*** Begin section ***
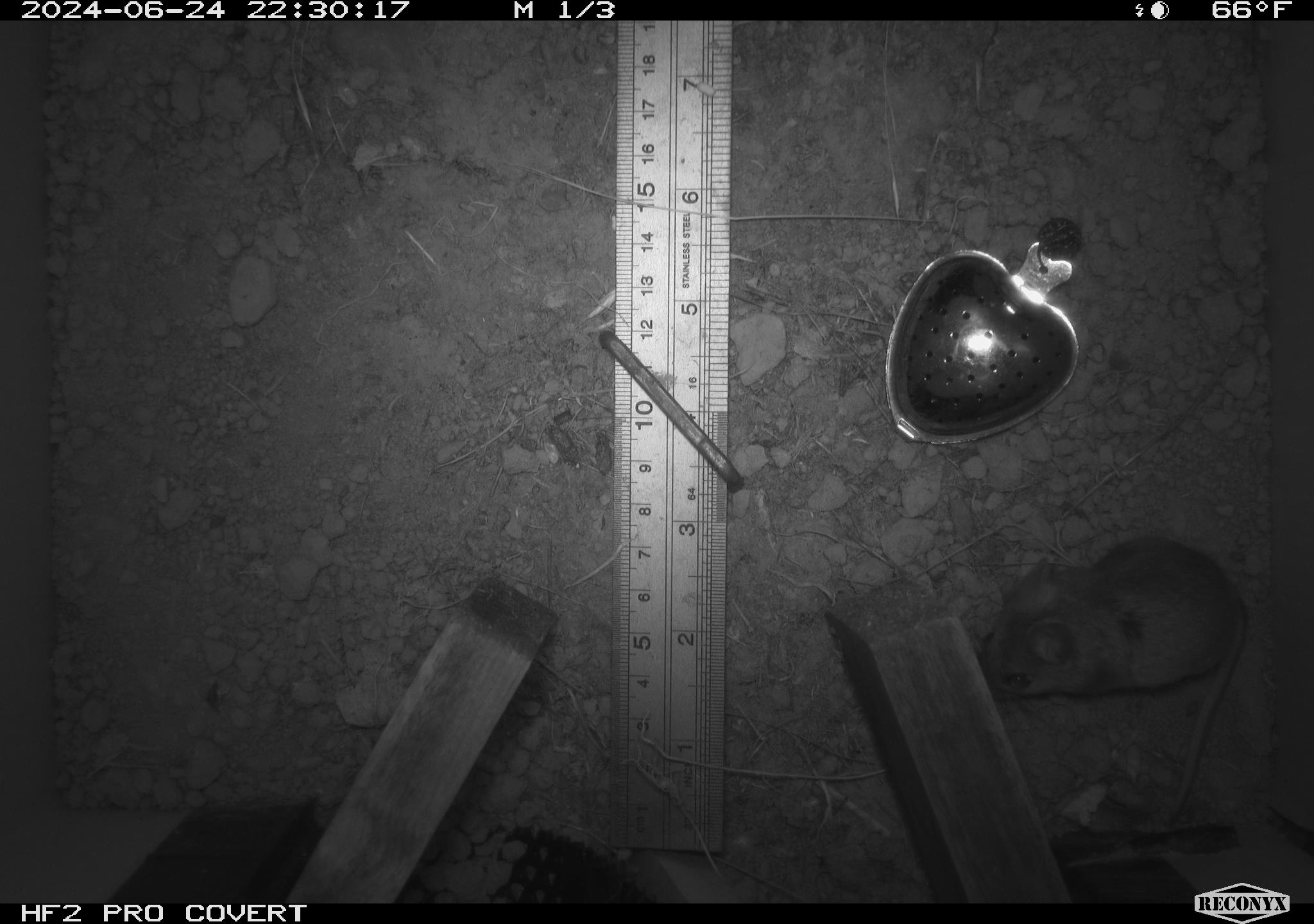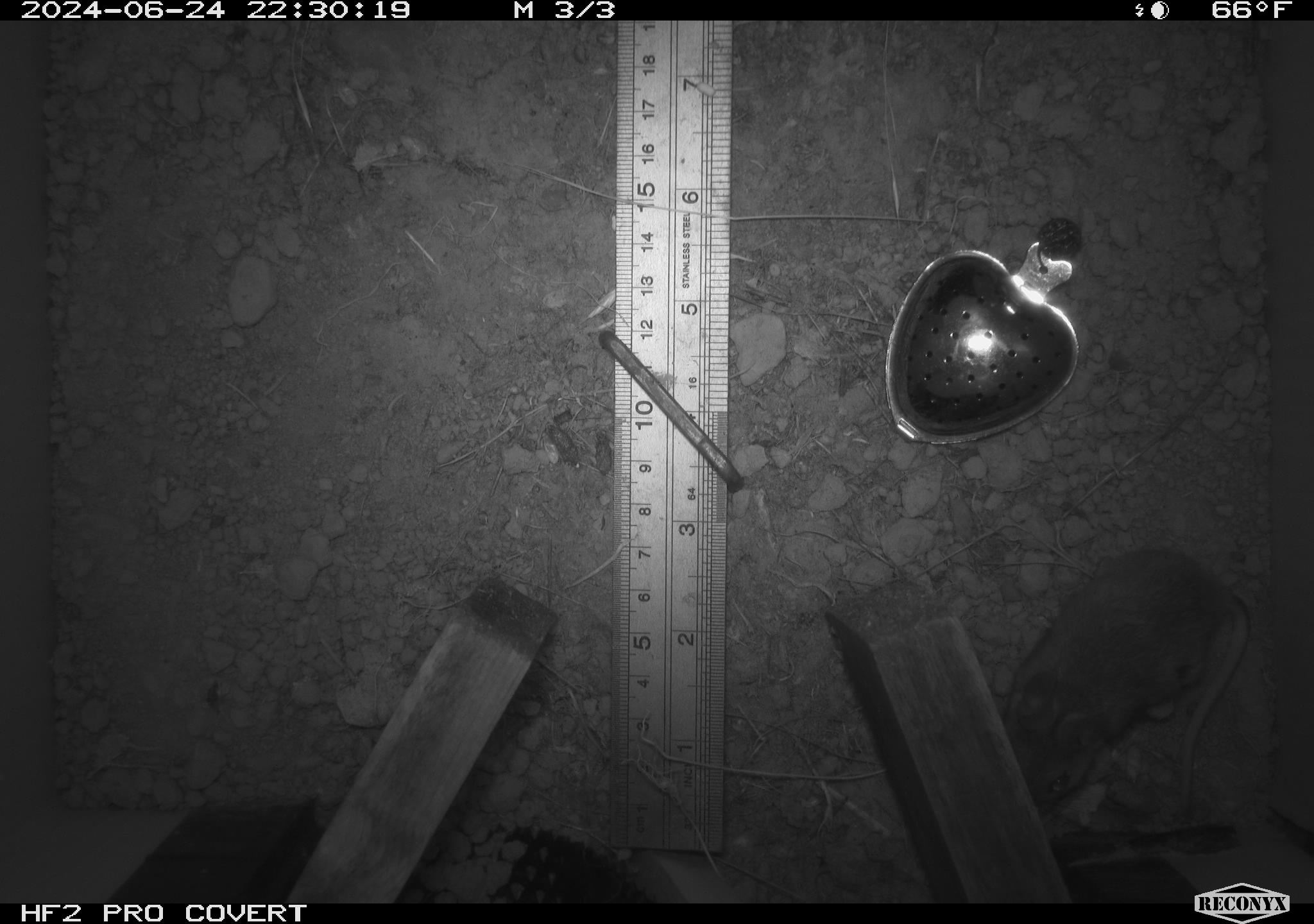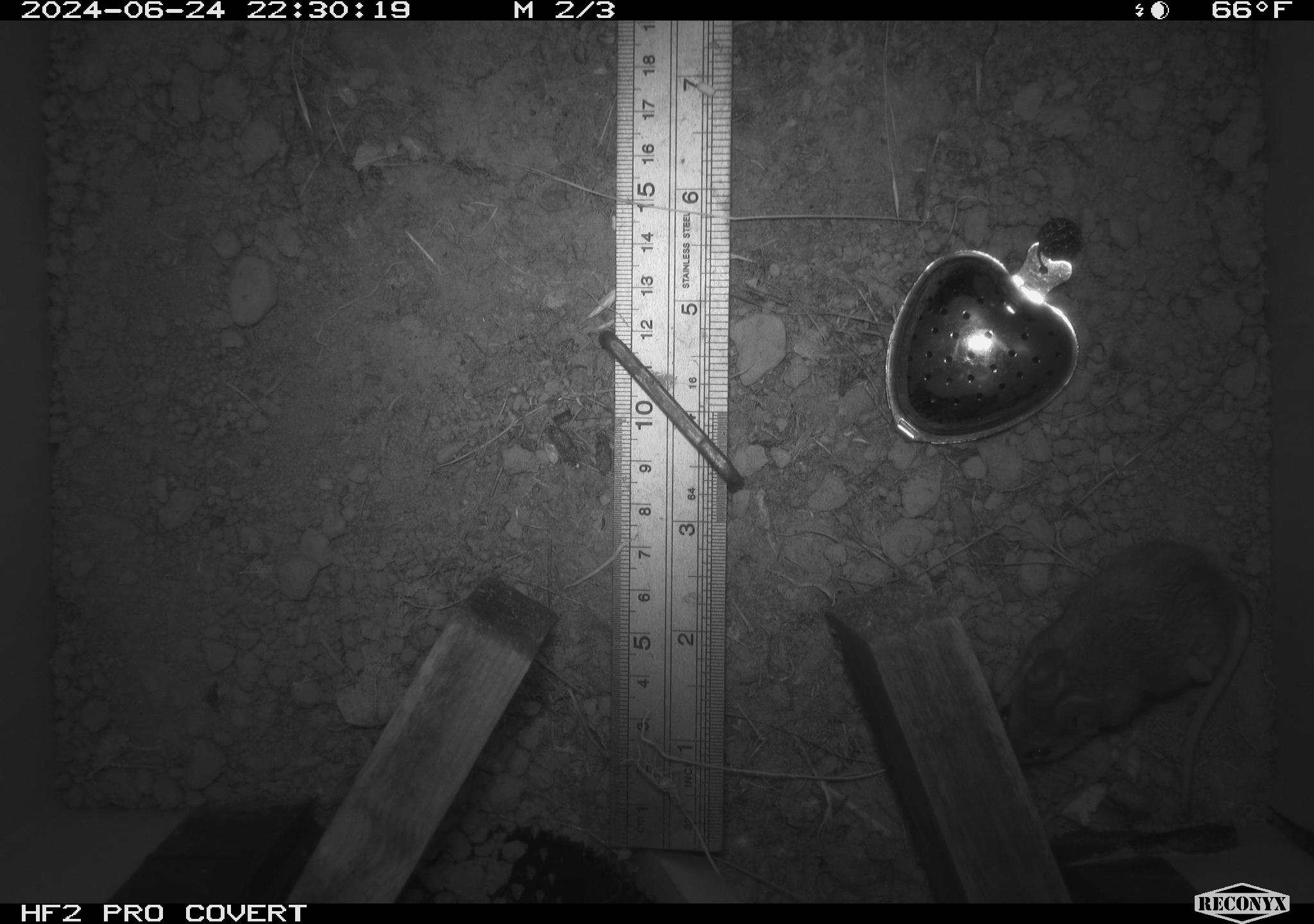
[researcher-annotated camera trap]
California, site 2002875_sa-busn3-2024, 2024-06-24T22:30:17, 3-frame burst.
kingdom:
*** End section ***
Exercise aim: Write down the full listing above exactly as it is, except for any images.

Solution:
[researcher-annotated camera trap]
California, site 2002875_sa-busn3-2024, 2024-06-24T22:30:17, 3-frame burst.
kingdom:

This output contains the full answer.